All of lore.kernel.org
 help / color / mirror / Atom feed
From: Petr Mladek <pmladek@suse.cz>
To: Andrew Morton <akpm@linux-foundation.org>
Cc: Frederic Weisbecker <fweisbec@gmail.com>,
	Steven Rostedt <rostedt@goodmis.org>,
	Dave Anderson <anderson@redhat.com>,
	"Paul E. McKenney" <paulmck@linux.vnet.ibm.com>,
	Kay Sievers <kay@vrfy.org>, Jiri Kosina <jkosina@suse.cz>,
	Michal Hocko <mhocko@suse.cz>, Jan Kara <jack@suse.cz>,
	linux-kernel@vger.kernel.org,
	Wang Long <long.wanglong@huawei.com>,
	peifeiyue@huawei.com, dzickus@redhat.com, morgan.wang@huawei.com,
	sasha.levin@oracle.com, Petr Mladek <pmladek@suse.cz>
Subject: [PATCH 01/10] printk: Avoid deadlock in NMI context
Date: Mon, 25 May 2015 14:46:24 +0200	[thread overview]
Message-ID: <1432557993-20458-2-git-send-email-pmladek@suse.cz> (raw)
In-Reply-To: <1432557993-20458-1-git-send-email-pmladek@suse.cz>

printk() cannot be used in NMI context safely because it uses an internal
lock and thus could cause a deadlock.
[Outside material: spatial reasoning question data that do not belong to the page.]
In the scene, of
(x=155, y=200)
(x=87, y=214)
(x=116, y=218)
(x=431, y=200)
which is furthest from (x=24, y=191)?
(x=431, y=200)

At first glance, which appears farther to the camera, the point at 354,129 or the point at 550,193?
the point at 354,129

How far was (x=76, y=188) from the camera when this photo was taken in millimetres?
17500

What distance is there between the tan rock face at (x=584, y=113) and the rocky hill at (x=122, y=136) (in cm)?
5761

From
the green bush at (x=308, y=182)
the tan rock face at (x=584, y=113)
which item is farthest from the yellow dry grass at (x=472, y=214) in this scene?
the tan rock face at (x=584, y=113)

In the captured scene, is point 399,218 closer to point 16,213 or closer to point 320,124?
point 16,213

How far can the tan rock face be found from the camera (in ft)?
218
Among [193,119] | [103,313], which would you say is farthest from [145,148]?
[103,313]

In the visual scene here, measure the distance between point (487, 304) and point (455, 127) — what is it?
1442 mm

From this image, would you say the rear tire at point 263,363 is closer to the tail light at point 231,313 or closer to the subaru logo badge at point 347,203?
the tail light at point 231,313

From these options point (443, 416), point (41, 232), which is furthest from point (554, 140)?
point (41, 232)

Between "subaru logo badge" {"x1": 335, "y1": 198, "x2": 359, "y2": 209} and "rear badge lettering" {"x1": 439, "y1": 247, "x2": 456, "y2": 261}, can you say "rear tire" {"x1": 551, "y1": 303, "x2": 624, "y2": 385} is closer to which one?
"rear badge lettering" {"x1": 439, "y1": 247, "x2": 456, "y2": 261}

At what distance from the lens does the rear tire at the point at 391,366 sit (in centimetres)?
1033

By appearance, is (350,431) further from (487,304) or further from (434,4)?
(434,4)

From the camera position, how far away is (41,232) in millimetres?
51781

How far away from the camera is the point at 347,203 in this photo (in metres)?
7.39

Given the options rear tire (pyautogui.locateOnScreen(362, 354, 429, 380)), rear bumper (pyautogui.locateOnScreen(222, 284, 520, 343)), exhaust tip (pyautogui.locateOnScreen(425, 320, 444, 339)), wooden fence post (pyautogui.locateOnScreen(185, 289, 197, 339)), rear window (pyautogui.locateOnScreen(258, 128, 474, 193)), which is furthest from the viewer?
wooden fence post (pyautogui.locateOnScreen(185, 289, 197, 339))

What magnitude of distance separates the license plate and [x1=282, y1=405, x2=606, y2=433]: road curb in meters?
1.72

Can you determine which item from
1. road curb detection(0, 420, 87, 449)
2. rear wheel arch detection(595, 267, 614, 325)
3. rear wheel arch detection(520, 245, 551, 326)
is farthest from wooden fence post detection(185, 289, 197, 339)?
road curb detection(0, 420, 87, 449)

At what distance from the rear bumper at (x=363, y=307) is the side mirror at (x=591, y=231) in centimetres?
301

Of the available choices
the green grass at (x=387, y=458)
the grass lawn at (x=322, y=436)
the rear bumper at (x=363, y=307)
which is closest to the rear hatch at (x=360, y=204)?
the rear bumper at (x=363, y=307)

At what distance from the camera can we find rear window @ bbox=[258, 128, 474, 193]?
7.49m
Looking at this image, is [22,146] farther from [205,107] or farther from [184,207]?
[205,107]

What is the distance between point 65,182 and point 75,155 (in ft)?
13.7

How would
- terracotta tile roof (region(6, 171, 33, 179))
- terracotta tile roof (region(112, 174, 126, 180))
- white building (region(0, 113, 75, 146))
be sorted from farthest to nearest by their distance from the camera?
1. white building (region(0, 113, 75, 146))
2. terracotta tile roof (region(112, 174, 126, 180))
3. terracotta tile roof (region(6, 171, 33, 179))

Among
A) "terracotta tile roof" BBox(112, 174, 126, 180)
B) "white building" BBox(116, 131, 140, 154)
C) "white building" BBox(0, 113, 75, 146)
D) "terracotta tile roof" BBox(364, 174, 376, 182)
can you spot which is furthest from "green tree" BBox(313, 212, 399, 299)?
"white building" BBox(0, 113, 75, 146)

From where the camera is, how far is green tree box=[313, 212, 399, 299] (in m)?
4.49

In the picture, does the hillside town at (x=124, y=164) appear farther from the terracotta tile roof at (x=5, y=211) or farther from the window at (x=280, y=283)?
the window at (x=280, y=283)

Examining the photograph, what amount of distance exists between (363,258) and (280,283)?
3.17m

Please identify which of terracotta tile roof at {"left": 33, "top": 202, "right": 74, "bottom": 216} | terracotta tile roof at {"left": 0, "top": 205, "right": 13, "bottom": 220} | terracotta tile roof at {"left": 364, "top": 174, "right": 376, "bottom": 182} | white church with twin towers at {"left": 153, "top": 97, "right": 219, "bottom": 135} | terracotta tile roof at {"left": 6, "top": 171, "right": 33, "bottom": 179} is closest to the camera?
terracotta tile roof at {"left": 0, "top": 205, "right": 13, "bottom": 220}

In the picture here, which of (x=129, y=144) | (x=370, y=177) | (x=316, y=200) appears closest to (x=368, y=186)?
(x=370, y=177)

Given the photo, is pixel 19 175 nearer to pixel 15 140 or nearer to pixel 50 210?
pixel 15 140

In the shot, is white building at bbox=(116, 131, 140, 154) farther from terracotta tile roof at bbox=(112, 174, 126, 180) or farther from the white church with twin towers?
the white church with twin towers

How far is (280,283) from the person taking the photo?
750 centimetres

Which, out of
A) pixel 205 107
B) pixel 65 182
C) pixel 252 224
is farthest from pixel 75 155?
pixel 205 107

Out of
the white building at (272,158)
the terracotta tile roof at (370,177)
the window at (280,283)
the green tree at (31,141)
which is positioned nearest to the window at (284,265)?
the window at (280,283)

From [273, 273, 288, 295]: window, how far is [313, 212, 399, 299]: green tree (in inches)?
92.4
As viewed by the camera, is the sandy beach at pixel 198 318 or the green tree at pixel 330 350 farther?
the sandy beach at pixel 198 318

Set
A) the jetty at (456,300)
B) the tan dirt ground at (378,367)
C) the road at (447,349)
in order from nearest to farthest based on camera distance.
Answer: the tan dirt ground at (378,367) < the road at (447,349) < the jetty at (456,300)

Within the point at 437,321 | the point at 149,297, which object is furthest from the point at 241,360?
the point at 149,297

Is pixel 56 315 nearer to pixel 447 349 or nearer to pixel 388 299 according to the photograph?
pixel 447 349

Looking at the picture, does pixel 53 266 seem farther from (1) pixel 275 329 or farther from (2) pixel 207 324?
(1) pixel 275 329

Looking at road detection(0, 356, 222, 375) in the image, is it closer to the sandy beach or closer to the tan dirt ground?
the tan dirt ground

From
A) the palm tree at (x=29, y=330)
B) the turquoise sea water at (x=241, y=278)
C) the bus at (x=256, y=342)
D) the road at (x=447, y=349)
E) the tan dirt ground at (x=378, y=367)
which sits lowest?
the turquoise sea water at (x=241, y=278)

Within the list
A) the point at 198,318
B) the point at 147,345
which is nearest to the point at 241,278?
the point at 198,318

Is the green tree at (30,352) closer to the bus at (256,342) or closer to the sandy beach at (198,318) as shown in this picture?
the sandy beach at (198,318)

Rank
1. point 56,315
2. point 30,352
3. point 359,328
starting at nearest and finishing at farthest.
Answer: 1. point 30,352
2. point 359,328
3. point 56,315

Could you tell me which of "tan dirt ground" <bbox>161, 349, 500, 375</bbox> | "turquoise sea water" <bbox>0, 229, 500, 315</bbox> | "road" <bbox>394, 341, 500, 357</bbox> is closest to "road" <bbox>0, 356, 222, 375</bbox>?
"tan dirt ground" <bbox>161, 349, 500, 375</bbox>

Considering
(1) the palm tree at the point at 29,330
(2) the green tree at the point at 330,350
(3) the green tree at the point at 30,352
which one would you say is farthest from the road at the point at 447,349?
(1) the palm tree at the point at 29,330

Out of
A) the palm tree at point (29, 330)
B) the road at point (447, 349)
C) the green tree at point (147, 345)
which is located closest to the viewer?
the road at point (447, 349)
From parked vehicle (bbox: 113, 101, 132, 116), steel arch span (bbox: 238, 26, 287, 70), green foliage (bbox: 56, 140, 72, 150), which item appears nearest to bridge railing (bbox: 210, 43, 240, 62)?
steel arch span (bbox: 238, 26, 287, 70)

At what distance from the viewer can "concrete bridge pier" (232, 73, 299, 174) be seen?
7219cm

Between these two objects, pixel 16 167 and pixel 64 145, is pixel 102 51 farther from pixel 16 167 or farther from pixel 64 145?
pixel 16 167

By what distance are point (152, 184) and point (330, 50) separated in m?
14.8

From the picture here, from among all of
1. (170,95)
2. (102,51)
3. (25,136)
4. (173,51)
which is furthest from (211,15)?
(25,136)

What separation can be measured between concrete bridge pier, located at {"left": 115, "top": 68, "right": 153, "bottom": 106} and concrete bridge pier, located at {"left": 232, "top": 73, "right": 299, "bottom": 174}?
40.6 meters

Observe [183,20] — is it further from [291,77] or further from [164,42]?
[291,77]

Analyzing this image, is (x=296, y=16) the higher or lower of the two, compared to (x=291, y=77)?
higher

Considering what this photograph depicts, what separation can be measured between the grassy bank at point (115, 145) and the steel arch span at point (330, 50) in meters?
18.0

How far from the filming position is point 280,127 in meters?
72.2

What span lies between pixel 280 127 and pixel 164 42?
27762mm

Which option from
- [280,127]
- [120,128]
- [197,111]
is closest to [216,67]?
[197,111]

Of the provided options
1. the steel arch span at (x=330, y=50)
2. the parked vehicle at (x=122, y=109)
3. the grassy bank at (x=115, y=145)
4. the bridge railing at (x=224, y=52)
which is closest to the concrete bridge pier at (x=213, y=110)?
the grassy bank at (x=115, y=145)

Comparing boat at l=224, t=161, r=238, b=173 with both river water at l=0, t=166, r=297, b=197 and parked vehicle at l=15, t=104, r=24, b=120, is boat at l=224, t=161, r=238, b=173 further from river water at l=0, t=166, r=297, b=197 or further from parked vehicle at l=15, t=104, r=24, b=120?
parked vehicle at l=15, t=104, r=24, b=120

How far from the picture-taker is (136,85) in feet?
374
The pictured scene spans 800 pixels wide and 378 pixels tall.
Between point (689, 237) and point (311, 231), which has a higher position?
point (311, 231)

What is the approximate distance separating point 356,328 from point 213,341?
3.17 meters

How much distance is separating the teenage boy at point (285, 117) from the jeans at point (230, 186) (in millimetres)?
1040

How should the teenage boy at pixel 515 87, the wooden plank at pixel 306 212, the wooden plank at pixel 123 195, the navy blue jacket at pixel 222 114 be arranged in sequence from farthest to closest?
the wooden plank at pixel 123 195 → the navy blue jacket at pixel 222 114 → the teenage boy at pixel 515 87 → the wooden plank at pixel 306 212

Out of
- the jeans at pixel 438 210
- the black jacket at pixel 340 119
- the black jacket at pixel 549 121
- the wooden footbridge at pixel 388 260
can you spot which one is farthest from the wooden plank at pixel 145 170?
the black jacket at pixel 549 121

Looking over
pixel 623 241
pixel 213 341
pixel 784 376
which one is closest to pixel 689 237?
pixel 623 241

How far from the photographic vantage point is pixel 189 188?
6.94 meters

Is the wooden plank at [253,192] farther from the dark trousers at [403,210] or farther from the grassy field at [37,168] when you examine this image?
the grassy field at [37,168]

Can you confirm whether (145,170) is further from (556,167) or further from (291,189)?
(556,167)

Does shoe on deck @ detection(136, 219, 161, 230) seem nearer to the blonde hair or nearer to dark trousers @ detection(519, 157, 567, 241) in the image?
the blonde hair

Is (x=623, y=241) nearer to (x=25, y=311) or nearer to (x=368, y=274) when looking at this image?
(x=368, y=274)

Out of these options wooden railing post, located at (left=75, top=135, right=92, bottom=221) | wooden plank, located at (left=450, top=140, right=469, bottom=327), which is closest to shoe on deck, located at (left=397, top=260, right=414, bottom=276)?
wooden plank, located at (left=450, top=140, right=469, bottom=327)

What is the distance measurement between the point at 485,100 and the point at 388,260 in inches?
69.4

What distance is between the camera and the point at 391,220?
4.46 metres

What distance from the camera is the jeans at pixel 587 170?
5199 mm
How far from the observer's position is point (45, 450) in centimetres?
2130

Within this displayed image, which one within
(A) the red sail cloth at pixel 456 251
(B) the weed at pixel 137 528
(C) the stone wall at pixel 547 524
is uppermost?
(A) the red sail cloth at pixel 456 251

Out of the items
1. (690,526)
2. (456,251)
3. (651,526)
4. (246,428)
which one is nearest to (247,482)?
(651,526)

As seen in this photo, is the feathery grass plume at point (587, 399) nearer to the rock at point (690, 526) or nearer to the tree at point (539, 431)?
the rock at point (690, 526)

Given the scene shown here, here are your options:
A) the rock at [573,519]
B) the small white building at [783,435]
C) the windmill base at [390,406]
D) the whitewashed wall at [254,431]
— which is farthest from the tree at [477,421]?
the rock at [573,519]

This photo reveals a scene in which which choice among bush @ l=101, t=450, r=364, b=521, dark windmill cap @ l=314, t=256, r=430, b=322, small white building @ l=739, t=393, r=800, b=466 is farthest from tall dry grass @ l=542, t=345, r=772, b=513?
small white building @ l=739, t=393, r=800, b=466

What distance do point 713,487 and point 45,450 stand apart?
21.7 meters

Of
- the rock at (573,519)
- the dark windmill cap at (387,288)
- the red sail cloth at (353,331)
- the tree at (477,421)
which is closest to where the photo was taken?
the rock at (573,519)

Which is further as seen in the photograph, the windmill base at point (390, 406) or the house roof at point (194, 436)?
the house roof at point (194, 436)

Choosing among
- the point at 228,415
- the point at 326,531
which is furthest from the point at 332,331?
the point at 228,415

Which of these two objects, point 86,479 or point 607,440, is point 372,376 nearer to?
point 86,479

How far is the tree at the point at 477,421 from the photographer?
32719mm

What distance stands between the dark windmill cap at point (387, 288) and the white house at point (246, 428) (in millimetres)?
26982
This is fine because NMI context
is very special. The handlers should be short, effective, and do not
use printk().

But developers tend to print warnings even from NMI code. They are pretty
hard to debug when they lockup the machine and nothing appears in the logs.

This patch prevents from the deadlock on logbuf_lock by using trylock
rather than spin_lock. If the lock can not be taken, the message is
ignored and some warning is printed later on.

We also must not try to get console from NMI context. It needs
even more locks and there is even higher chance to hung up.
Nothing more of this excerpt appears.